# Upgraded my driveway theater video system



## Oggie (Dec 17, 2009)

Well, the lady realized how completely taken back by the idea of a mobile outdoor theater was and planted a nice little christmas toy on me. She upgraded my aaxa p2 to an aaxa m1 micro projector. I still have both, but this one shoots way bigger than the p2 did. 

aaxa p2 projection (this is the old one)

















aaxa m1 projection (this is the NEW one)

























specs:
http://www.aaxatech.com/products/m1_micro_projector.htm


----------



## Oggie (Dec 17, 2009)

the difference is the p2 had 33 lumens and the m1 has 66 lumens of power. however, size is sacrificed for brightness so the m1 is a little larger. not a big deal, though.


----------



## ironglen (Mar 4, 2009)

:yikes: That looks GREAT, Oggie. I especially like the straight on garage door view :T

I could see this being really nice if you: had lots of friends over often, had lots of children, with their friends, and I guess have lots of nice late fall-early spring evenings with nice weather. All you need is the 5.1 mobile speaker system-sweet!

We have a drive-in theater and I once brought my sub in the back of my truck along with stereo fronts.

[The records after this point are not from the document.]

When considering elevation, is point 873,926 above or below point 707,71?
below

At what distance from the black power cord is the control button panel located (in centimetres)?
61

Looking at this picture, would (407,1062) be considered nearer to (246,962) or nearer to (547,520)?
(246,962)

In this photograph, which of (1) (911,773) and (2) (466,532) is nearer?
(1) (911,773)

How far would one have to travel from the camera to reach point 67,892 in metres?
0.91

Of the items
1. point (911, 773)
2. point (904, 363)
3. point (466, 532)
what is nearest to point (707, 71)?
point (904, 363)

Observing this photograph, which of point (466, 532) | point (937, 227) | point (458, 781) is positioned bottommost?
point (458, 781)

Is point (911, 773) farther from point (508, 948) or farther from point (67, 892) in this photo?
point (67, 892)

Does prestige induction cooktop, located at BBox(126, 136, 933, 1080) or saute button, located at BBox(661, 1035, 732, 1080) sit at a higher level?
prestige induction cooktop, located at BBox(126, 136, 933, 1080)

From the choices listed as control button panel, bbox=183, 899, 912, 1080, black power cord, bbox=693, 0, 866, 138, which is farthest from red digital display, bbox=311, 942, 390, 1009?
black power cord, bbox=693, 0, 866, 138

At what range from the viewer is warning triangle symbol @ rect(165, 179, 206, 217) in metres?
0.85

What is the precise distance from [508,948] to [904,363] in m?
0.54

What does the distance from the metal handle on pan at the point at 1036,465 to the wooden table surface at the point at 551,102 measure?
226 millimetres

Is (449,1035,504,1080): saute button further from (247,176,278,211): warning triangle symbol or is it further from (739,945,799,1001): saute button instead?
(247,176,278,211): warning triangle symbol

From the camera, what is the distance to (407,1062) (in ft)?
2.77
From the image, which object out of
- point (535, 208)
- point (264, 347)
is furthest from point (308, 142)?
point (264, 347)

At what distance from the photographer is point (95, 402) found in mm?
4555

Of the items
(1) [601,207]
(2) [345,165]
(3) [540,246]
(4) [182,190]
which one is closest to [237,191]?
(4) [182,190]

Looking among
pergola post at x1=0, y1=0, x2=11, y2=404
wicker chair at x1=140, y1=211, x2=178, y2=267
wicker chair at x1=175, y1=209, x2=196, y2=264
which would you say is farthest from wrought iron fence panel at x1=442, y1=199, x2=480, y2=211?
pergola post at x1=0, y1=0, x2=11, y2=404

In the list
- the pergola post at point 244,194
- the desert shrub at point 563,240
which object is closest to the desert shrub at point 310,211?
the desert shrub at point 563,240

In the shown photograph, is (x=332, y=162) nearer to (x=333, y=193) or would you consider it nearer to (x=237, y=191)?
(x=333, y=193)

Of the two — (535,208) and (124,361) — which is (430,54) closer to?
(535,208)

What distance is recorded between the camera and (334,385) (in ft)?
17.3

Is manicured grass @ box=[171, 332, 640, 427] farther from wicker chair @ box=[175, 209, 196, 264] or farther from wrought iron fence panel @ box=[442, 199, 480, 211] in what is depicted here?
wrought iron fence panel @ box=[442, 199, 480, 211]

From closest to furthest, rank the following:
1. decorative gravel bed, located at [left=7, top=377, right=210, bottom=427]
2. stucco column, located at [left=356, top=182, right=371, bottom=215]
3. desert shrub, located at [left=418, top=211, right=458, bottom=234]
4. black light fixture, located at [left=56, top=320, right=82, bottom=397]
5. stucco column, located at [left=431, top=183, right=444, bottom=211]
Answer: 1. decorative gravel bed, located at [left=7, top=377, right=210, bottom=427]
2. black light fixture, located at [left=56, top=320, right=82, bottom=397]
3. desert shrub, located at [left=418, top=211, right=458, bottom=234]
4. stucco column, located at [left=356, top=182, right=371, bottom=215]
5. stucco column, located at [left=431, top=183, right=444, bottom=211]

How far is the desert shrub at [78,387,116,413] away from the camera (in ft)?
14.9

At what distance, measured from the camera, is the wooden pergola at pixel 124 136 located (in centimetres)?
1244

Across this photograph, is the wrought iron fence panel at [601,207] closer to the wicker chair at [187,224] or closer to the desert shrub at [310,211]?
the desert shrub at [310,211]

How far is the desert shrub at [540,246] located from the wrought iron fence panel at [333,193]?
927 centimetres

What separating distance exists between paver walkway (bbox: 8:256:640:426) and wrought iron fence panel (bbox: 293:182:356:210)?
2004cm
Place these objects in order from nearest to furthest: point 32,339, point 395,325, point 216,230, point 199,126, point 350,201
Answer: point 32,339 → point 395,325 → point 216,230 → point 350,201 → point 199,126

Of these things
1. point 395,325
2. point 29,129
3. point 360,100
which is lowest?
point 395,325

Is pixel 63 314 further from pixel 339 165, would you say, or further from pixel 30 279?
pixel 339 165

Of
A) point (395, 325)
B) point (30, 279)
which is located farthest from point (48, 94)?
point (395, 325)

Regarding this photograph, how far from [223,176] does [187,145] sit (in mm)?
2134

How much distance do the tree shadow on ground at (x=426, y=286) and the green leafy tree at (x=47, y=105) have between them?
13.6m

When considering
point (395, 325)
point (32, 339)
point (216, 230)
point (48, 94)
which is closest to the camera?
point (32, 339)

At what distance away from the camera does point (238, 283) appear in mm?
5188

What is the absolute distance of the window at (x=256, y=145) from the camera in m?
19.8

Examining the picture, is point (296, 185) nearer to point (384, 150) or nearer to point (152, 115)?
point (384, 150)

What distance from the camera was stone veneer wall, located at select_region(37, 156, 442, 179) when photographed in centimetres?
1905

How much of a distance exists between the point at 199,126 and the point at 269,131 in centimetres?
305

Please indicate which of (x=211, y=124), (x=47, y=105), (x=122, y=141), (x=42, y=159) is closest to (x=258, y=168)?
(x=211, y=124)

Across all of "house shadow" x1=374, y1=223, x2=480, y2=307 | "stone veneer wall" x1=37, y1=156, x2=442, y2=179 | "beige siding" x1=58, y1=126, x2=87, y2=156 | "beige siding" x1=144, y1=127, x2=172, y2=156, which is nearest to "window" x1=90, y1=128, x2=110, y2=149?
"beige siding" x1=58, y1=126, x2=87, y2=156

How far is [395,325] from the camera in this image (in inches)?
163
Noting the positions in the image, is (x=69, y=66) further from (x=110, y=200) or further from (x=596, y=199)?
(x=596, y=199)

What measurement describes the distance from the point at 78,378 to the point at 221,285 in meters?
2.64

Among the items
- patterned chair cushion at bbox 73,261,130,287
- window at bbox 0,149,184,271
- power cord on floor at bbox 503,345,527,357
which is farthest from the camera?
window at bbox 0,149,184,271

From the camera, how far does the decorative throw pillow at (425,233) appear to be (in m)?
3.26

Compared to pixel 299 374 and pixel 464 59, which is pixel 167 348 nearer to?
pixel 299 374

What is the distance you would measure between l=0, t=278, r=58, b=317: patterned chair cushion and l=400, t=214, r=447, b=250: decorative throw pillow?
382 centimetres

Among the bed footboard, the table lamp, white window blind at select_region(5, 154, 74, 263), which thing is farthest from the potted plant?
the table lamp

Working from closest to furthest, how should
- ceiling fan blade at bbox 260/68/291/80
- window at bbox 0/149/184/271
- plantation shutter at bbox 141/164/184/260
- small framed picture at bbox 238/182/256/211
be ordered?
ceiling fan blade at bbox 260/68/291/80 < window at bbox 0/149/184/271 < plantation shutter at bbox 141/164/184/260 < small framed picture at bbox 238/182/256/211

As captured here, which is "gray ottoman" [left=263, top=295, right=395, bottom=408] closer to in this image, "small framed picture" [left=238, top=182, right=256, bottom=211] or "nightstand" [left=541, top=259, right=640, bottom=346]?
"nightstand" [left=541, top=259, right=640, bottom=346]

I just had too- it was War of the Worlds! I guess I have what you call BASSic Instinct!:rofl2:


----------



## Oggie (Dec 17, 2009)

I live in california so the weather here is always nice. its been about 50-65 the last few nights... hence my snuggie wearing ladyfriend. we always have friends around. it gets ridiculous.


----------



## bustedtweeter (Nov 12, 2009)

holy that is cool - nice job man! I just ordered my L1 projector! I'll update you if it's better!


----------